Monday, September 22, 2014
You never quite know what you’ll find happening in the city
of Vicenza.
Take, for example, a commemoration honoring the 500th
anniversary of Magellan’s voyage around the world. Why in Vicenza? Magellan
didn’t make it home from the 2-year cruise, struck down in a hail of spears on
a remote Phillippine island, after turning his canon on indigenous residents,
having chosen the wrong side during a local rebellion. But Antonio Pigafetta, a
Vicentino scholar and paying passenger on the ship, survived the attack. Upon
his return he gave the only eyewitness account of Magellan’s untimely end. Pigafetta’s
house still stands in Vicenza, the finest example of Gothic architecture in the
city, and an oft-visited destination on the architectural walking tour, which
mostly includes the finest examples of works by Palladio.
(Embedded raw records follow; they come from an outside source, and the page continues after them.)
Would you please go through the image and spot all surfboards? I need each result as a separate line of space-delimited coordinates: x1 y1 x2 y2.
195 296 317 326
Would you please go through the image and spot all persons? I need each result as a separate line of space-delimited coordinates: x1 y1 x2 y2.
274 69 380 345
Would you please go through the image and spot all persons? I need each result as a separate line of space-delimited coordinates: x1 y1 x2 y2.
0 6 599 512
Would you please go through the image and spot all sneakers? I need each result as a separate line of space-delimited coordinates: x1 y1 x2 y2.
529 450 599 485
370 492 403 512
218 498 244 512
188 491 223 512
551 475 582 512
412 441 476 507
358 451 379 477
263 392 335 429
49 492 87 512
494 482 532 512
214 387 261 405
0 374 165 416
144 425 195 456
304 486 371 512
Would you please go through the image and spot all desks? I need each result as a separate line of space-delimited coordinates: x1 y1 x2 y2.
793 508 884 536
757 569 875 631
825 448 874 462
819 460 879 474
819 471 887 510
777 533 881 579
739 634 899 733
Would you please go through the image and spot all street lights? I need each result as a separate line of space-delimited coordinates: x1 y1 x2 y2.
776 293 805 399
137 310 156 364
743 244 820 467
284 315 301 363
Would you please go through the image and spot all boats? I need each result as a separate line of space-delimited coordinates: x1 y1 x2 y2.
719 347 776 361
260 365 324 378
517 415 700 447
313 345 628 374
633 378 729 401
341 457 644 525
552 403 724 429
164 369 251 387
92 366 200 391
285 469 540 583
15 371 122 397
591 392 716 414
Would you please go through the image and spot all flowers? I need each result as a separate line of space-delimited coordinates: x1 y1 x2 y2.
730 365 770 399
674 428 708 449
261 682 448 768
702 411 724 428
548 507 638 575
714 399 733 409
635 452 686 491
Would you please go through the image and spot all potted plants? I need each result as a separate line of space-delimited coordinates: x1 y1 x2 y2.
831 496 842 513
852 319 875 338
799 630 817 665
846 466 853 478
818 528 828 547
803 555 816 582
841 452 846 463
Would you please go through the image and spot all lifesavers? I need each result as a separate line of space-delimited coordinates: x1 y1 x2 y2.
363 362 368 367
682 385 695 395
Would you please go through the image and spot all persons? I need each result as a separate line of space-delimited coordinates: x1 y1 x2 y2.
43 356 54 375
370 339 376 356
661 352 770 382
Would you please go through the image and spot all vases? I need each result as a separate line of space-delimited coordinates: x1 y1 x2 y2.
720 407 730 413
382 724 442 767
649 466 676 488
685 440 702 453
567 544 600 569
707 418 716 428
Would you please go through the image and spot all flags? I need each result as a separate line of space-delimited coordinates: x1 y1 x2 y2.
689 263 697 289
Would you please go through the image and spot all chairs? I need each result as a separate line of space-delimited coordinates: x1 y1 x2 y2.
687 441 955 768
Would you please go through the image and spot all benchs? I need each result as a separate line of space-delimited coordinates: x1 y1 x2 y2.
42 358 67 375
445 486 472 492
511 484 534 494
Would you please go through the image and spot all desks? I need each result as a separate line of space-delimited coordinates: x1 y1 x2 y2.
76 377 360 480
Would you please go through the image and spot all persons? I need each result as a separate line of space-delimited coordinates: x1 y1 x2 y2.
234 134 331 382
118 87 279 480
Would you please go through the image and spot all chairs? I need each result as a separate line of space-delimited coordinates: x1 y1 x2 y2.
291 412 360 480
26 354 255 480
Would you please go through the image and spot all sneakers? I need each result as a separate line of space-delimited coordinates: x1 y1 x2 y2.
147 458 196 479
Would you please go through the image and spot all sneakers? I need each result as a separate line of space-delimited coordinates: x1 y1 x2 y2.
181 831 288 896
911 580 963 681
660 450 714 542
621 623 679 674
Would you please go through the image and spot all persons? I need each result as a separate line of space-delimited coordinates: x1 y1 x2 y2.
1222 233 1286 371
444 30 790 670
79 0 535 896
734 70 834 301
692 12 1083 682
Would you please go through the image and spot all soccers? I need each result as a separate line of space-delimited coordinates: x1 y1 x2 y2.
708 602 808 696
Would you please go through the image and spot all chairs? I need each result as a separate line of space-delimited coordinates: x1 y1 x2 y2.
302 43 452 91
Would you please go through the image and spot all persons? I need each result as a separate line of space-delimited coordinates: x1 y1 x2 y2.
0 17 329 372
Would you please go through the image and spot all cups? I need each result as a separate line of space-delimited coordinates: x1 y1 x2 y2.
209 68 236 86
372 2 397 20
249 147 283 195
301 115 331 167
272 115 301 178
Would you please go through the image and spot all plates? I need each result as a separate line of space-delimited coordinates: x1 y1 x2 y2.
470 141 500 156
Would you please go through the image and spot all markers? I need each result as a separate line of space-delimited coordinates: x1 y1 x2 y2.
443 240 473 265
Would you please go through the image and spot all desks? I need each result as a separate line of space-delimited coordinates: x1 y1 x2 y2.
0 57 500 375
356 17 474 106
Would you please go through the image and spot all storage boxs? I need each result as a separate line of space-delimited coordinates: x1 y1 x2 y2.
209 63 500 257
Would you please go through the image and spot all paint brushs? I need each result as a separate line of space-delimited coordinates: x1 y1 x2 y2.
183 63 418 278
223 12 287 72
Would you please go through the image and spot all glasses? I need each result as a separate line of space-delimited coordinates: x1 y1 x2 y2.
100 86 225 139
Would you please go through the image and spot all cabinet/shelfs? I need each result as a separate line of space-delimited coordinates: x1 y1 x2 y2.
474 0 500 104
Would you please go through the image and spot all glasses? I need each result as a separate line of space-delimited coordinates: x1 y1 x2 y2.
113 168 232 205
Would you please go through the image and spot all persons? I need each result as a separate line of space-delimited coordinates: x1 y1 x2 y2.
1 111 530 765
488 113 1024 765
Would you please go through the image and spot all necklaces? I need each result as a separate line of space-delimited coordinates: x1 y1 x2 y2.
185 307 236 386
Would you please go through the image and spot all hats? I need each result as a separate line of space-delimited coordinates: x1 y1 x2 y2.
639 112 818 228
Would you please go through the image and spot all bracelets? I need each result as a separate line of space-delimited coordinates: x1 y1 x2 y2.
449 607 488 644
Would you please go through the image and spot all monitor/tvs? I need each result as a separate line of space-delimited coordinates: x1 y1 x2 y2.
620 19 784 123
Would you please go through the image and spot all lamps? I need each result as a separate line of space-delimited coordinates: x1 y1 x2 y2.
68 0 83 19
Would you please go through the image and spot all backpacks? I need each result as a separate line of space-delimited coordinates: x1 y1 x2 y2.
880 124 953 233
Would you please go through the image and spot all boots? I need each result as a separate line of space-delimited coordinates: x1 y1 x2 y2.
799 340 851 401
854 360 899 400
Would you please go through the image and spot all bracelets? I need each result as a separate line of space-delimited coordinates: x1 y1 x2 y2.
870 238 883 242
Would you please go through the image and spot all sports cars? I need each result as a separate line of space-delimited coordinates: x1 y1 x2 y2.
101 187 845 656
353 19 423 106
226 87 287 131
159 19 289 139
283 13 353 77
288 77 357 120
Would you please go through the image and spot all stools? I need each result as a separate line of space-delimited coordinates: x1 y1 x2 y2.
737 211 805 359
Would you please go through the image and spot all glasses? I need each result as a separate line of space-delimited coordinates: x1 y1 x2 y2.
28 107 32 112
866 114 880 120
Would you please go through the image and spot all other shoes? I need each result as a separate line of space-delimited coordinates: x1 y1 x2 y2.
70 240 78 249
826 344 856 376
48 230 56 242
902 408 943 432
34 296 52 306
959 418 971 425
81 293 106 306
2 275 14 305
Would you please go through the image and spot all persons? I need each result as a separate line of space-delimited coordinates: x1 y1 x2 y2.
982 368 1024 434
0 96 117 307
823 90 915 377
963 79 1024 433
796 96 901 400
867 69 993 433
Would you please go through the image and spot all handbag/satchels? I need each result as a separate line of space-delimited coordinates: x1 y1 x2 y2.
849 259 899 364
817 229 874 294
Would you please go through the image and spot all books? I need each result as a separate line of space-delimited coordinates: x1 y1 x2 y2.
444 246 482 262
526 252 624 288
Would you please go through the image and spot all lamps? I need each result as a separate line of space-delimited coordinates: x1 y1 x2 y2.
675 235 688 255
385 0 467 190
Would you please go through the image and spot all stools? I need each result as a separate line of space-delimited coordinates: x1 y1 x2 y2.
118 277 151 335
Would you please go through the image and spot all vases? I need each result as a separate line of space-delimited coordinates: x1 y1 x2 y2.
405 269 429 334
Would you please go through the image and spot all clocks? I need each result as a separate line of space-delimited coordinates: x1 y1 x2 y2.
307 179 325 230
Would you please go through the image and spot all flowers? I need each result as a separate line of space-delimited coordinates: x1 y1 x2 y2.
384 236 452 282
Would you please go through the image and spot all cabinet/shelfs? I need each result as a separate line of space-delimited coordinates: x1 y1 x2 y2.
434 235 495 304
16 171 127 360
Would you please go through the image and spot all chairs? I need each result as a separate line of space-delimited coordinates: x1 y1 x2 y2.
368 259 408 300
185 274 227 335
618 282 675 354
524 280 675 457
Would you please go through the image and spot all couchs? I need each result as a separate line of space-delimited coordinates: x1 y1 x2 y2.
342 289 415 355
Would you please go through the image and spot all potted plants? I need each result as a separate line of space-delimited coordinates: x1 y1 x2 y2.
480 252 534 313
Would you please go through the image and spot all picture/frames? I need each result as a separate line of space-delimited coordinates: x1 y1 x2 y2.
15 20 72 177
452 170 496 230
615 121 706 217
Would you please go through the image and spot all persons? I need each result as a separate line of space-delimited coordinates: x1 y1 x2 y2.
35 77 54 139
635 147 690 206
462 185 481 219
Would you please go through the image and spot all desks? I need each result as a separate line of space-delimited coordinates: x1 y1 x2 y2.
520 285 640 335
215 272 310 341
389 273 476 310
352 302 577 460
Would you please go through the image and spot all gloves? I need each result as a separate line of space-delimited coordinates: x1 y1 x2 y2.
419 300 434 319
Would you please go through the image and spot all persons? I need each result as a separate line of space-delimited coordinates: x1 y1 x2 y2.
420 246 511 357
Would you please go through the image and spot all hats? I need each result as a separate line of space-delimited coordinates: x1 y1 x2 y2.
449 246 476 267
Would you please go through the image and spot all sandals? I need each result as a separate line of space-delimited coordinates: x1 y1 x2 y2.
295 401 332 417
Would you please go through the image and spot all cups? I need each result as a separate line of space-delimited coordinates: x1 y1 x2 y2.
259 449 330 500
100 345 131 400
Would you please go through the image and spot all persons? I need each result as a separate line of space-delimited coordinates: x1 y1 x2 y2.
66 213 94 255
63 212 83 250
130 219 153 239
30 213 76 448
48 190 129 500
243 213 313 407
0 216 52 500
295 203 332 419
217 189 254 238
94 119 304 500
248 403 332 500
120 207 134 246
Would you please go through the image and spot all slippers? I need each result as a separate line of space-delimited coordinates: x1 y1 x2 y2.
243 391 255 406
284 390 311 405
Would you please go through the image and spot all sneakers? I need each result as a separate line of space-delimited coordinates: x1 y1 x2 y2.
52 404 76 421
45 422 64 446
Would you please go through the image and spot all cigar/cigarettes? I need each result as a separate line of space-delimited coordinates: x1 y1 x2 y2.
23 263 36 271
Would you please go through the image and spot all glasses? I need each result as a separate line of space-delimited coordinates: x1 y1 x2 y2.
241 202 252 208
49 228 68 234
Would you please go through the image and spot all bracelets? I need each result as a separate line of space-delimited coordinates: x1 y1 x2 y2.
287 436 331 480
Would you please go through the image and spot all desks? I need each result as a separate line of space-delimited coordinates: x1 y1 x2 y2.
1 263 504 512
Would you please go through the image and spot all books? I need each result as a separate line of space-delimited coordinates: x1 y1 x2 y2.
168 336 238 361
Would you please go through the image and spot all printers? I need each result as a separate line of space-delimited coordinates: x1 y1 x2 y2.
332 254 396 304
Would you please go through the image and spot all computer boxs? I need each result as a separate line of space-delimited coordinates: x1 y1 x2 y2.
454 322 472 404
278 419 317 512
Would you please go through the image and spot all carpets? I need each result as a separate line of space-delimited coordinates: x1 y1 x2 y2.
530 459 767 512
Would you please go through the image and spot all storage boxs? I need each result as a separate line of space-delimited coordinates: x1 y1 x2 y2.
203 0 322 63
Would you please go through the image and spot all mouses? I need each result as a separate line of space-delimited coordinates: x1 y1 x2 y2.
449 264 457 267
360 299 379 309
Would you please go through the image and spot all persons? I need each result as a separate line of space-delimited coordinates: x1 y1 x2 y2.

Unexpected things always appear year-round in little Vicenza,
less known than its nearby sisters Venice and Verona, both easily accessible,
about a half hour distant. A re-enactment of Pigafetta’s return home included a
procession of costumed actors followed by horn players, drummers and
flag-throwers, who stopped intermittently among Vicenza’s narrow cobbled
streets and Renaissance plazas to perform balletic routines to stirring drum
rolls. The procession ended on Pigafetta’s doorstep, where the great man
himself read from his diaries of the circumnavigation completed five centuries
ago.
In the town square called the Piazza Signori, a thriving
market of delicacies was in progress, and later in the day local residents
could be seen sampling from the stalls: cheeses, salumeria, exotic honeys,
rustic breads and the first black truffles of the season.